In Ager v. Canjex Publishing Ltd., the B.C. Court of Appeal considered an appeal from a lower court ruling which found the defendants liable for defamation. The lower court awarded the following damages: general damages in the amount of $200,000.00, aggravated damages in the amount of $50,000.00 and further aggravated damages in the amount of $50,000.00 against two of the three defendants, Canjex Publishing Ltd, the owner of the publication and Mr. Woods, the editor of the publication.
The alleged defamation involved three articles that were published by the defendants and made available to subscribers, in newspaper and online form. The articles alleged that the plaintiff, a geophysicist, had misrepresented the value of mining claims to the “Josh Property” and had engaged in related fraudulent activity.

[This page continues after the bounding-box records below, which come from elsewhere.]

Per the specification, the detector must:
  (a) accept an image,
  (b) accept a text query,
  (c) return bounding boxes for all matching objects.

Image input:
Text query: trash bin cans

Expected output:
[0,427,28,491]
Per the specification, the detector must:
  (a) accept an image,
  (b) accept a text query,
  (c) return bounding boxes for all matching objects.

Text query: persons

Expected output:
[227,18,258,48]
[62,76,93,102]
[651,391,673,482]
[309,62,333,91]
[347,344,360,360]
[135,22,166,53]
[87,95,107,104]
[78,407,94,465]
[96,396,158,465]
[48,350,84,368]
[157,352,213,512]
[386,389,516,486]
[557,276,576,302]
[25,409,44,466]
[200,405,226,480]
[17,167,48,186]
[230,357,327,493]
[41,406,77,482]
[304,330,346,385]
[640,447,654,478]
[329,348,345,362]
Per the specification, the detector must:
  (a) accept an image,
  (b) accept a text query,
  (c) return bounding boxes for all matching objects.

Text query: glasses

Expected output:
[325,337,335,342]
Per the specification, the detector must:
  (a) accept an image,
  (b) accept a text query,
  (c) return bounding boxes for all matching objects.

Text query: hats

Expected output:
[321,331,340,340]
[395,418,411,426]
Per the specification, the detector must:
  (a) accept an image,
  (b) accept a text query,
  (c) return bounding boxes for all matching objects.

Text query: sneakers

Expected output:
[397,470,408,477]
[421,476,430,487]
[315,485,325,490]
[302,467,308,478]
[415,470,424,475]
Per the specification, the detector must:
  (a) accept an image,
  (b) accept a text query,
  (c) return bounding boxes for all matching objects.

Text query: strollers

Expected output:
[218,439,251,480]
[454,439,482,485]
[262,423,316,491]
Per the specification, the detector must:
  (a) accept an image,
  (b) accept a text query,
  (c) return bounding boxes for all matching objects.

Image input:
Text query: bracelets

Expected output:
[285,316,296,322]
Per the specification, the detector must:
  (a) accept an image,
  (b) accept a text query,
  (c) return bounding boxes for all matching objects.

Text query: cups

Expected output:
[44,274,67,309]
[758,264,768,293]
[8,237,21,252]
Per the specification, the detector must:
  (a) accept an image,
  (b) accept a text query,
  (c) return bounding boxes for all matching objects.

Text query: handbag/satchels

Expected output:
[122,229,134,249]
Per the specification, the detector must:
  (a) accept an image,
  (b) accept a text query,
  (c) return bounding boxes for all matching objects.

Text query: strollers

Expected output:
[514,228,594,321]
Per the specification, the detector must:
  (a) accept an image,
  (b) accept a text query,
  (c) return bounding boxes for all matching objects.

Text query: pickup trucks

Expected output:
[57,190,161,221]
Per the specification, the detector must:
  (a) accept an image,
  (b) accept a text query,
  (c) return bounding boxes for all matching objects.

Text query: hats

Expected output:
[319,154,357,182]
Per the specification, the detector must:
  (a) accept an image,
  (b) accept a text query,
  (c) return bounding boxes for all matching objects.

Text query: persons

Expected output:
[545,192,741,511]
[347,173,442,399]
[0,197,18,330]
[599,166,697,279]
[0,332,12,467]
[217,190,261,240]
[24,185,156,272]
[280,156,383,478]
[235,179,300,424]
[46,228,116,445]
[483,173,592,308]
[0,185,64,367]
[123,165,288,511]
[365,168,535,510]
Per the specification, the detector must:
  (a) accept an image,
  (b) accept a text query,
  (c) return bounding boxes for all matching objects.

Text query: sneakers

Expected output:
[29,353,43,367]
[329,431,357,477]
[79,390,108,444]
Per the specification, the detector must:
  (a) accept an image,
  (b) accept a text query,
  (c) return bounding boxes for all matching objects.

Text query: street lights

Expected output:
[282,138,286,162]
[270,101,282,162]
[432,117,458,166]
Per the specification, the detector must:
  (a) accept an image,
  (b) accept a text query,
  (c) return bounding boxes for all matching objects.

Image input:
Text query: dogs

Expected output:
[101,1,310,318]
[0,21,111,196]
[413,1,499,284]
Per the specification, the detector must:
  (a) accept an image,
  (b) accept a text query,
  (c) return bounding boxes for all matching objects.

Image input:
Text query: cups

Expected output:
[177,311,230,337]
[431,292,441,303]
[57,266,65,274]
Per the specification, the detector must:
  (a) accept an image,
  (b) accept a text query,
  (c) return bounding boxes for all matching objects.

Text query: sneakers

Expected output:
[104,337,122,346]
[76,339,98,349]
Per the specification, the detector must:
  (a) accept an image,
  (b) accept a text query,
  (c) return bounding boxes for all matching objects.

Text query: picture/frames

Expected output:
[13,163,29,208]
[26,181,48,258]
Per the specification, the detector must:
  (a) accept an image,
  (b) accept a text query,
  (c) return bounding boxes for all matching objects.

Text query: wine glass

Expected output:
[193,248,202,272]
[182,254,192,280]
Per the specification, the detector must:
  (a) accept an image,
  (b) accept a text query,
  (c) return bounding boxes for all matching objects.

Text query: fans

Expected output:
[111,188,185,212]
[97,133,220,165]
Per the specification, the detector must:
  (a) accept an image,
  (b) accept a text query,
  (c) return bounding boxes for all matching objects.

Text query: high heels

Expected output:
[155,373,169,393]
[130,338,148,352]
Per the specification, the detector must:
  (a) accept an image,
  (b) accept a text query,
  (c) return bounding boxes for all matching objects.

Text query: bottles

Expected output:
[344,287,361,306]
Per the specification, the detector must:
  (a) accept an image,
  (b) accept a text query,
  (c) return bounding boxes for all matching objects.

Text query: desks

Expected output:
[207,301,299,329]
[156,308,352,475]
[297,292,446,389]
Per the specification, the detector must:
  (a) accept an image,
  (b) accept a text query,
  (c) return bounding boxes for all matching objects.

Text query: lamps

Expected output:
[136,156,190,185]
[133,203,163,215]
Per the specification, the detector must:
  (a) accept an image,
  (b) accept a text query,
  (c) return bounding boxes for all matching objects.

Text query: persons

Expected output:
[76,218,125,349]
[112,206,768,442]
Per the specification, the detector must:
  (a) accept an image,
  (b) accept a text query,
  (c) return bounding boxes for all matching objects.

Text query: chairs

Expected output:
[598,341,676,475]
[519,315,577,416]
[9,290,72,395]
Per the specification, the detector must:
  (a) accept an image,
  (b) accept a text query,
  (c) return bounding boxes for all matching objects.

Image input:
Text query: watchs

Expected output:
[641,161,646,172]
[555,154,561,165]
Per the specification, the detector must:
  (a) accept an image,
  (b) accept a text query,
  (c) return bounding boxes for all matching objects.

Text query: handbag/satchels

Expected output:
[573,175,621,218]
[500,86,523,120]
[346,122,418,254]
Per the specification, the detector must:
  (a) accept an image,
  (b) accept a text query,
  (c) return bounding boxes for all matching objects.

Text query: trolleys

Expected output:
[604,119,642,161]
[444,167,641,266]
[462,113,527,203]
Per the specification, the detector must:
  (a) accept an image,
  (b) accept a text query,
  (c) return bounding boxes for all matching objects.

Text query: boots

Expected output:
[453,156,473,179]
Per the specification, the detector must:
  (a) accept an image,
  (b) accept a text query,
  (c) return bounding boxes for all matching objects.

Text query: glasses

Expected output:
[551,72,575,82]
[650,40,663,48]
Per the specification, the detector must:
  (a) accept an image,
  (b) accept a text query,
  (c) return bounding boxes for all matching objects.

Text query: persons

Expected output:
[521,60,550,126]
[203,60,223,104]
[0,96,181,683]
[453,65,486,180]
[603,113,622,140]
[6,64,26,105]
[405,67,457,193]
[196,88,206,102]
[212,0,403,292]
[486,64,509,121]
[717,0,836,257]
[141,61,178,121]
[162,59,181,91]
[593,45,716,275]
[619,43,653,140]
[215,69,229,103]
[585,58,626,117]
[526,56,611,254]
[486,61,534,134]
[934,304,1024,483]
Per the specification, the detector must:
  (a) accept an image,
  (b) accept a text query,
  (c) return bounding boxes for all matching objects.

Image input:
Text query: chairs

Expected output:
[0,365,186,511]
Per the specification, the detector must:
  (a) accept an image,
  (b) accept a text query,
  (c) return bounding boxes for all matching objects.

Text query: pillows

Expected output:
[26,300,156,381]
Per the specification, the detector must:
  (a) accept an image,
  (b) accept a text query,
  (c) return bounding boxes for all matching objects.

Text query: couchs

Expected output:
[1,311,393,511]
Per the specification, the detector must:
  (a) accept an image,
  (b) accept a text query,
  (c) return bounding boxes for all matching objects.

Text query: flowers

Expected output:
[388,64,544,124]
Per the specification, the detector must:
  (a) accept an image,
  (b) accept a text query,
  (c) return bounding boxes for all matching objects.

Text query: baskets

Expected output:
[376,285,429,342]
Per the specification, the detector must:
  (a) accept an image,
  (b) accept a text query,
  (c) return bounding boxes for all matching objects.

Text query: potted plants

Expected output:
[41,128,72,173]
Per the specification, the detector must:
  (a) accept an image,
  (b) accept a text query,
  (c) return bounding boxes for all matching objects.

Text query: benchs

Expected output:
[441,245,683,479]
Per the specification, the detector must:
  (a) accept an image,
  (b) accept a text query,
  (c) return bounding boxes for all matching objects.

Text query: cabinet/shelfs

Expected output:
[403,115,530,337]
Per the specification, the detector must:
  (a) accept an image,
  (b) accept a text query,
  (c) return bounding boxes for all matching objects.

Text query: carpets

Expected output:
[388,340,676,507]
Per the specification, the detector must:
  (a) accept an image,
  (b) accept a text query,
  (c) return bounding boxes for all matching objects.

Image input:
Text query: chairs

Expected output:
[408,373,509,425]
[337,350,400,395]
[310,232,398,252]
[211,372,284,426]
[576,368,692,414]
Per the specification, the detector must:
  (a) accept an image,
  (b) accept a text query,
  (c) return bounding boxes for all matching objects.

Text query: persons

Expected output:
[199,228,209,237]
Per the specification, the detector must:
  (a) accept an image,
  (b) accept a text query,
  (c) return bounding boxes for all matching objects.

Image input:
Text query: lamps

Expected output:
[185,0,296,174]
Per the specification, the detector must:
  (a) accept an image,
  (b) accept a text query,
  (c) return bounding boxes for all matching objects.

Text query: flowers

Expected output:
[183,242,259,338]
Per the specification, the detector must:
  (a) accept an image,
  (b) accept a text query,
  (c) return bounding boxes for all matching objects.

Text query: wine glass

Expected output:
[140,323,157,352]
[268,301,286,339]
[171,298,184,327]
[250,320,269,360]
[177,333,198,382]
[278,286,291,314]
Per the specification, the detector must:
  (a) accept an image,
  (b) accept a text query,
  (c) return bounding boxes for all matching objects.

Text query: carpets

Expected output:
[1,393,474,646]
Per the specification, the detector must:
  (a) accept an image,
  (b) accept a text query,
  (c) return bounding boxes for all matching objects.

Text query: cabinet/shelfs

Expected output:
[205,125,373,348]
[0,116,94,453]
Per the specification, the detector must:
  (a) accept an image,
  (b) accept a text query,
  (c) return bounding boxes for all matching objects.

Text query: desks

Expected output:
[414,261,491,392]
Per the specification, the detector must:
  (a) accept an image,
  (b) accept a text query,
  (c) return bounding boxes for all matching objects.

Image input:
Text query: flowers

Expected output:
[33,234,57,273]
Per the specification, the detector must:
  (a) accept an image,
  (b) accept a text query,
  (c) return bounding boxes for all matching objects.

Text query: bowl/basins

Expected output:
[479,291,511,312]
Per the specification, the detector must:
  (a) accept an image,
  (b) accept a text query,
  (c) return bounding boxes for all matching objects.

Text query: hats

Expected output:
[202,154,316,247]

Justice Saunders dismissed the application seeking to adduce fresh evidence and upheld the finding of defamation by the lower court. However, Justice Saunders set aside the order for aggravated damages. Her reasoning followed that of the Supreme Court of Canada (SCC) in Hill v. Scientology of Toronto, where the SCC stated that “a finding of actual malice is required for an award of aggravated damages” in a defamation case. The SCC further noted that:
If aggravated damages are to be awarded, there must be a finding that the defendant was motivated by actual malice, which increased the injury to the plaintiff, either by spreading further afield the damage to the reputation of the plaintiff, or by increasing the mental distress and humiliation of the plaintiff. …. The malice may be established by intrinsic evidence derived from the libellous statement itself and the circumstances of its publication, or by extrinsic evidence pertaining to the surrounding circumstances which demonstrate that the defendant was motivated by an unjustifiable intention to injure the plaintiff.
In setting aside the order for aggravated damages, Justice Saunders referred to the trial judge’s acknowledgement of the continued presence of the offending articles on the company’s website, but was of the view that it did not warrant an award of aggravated damages. She noted that retention of the articles on the website is not synonymous with actual malice and that, absent a finding of actual malice, there is no support for an award of aggravated damages.